The court found that there were no allegations of sexual harassment made by the plaintiff against Greef, let alone of a quid pro quo nature. The facts of this case could hardly be further removed from the type of quid pro quo sexual harassment cases exemplified by the Gaga and Makoti cases the plaintiff referred to.

A striking feature of this case was that it was Greeff who initiated the end of the relationship and there were later communications from him trying to curtail communications after hours.

There was no evidence that he then sought to revive the relationship at a later stage, but was rebuffed by the plaintiff, leading to him vindictively accusing her of misconduct as an act of retribution for fobbing him off.
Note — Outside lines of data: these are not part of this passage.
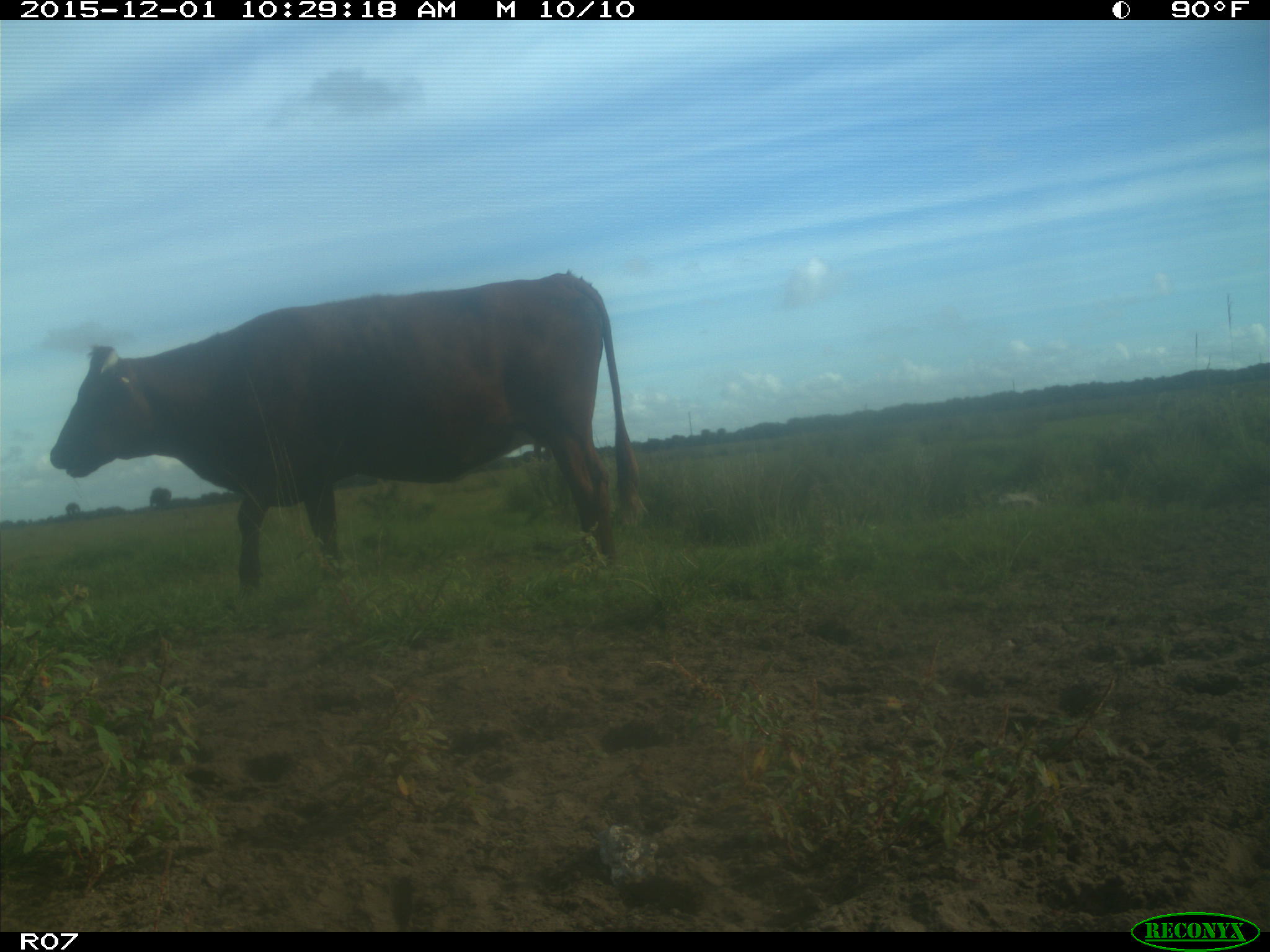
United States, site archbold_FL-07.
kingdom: Animalia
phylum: Chordata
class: Mammalia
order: Artiodactyla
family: Bovidae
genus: Bos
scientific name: Bos taurus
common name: domestic cow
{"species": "Bos taurus (domestic cow)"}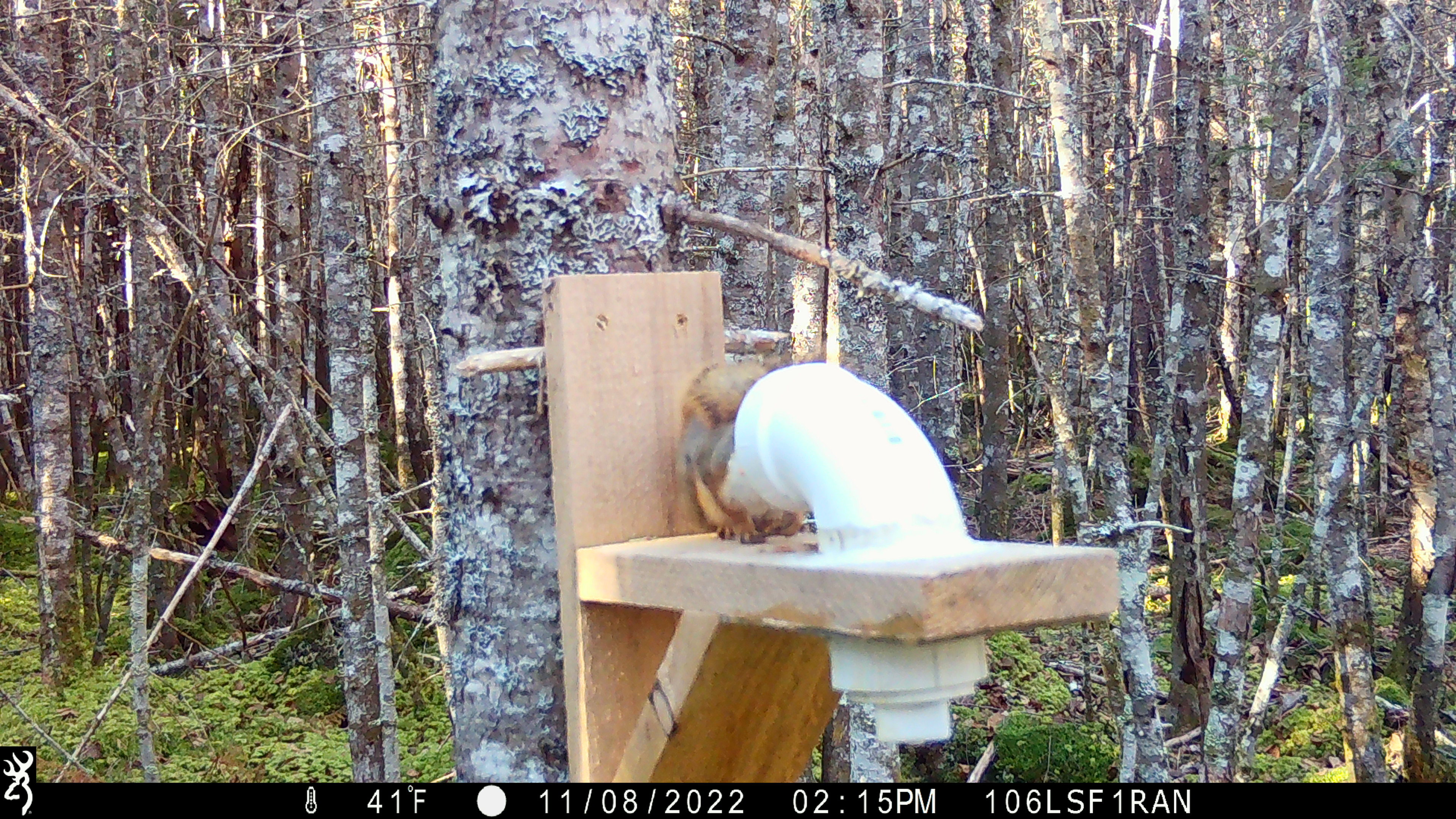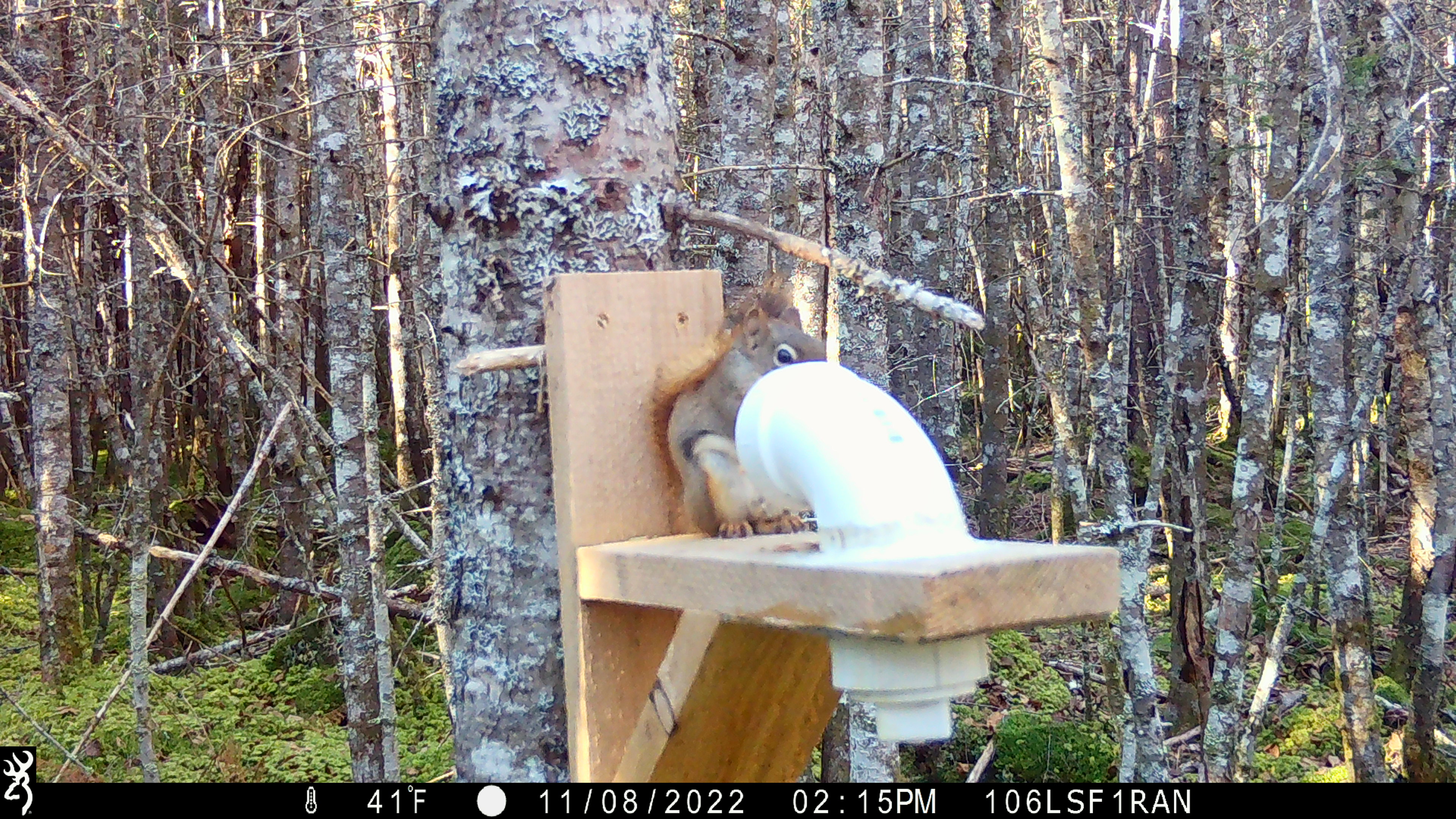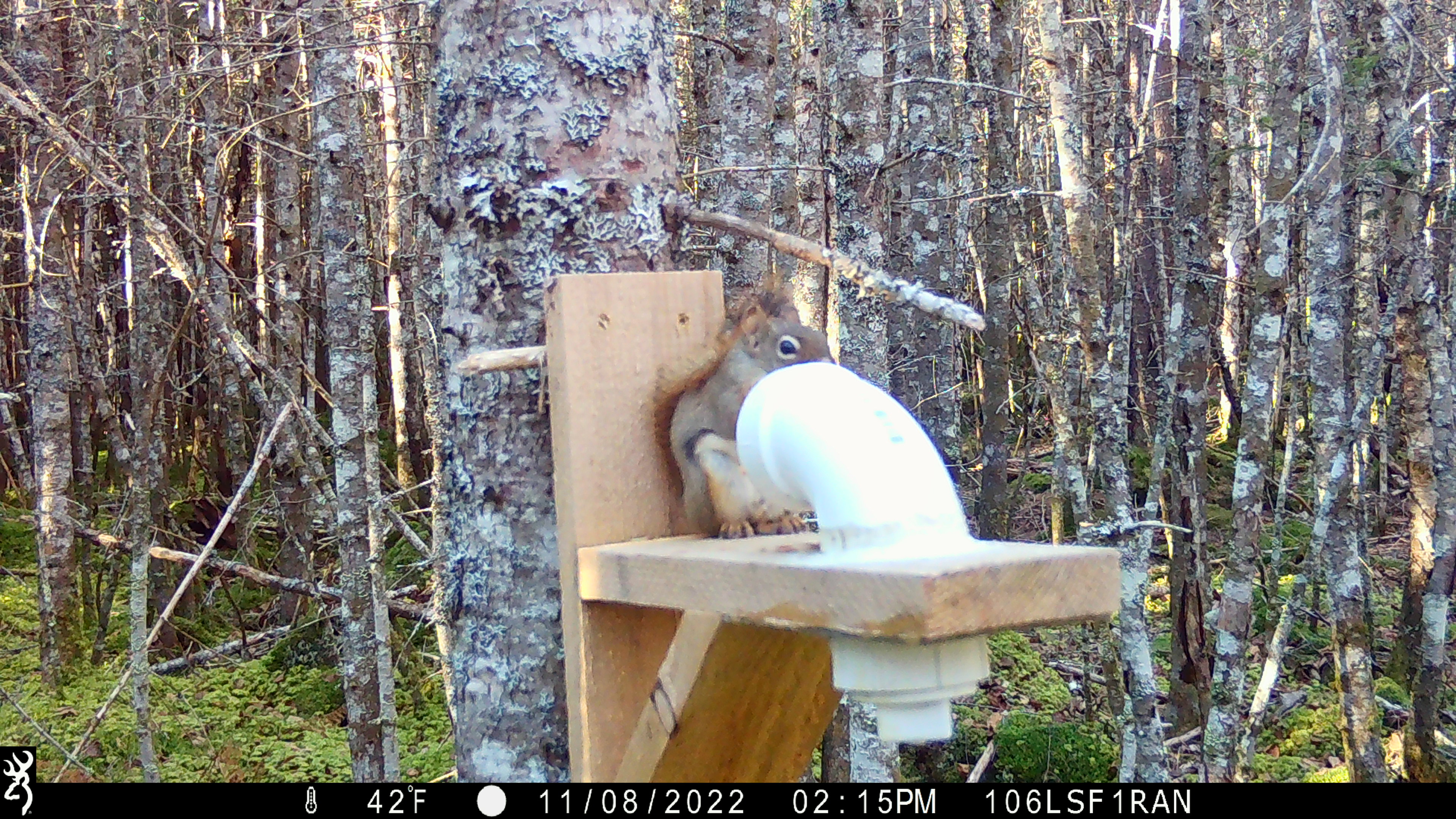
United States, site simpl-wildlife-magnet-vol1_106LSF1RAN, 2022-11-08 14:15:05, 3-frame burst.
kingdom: Animalia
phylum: Chordata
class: Mammalia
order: Rodentia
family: Sciuridae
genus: Tamiasciurus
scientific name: Tamiasciurus hudsonicus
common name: red squirrel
The Labour Court concluded that the plaintiff did not make out even a prima facie case of sexual harassment and the claim was dismissed.

Key takeaways

The case illustrates that while the Harassment Code must be considered in matters relating to section 60 of the EEA, the application thereof cannot be interpreted as extending the scope of the EEA. Accordingly, an employer’s vicarious liability under section 60 of the EEA is limited to employees and not those persons listed in the Harassment Code.

In respect of automatically unfair dismissals in terms of section 187(1)(f) of the LRA, it is important that the employee is able to establish a causal link between the dismissal and the employer’s unfair discrimination against them, whether directly or indirectly, and this can also apply in respect of conduct perpetrated by contractors.

Despite the above, employers should be aware that employees may choose to bring a delictual claim in circumstances where the alleged perpetrator of harassment is an independent contractor or any other third party who is not employed by the employer.

It is therefore important for employers to take all reasonable steps to ensure that employees are protected against all forms of harassment in the workplace, including harassment that may be perpetrated by third parties.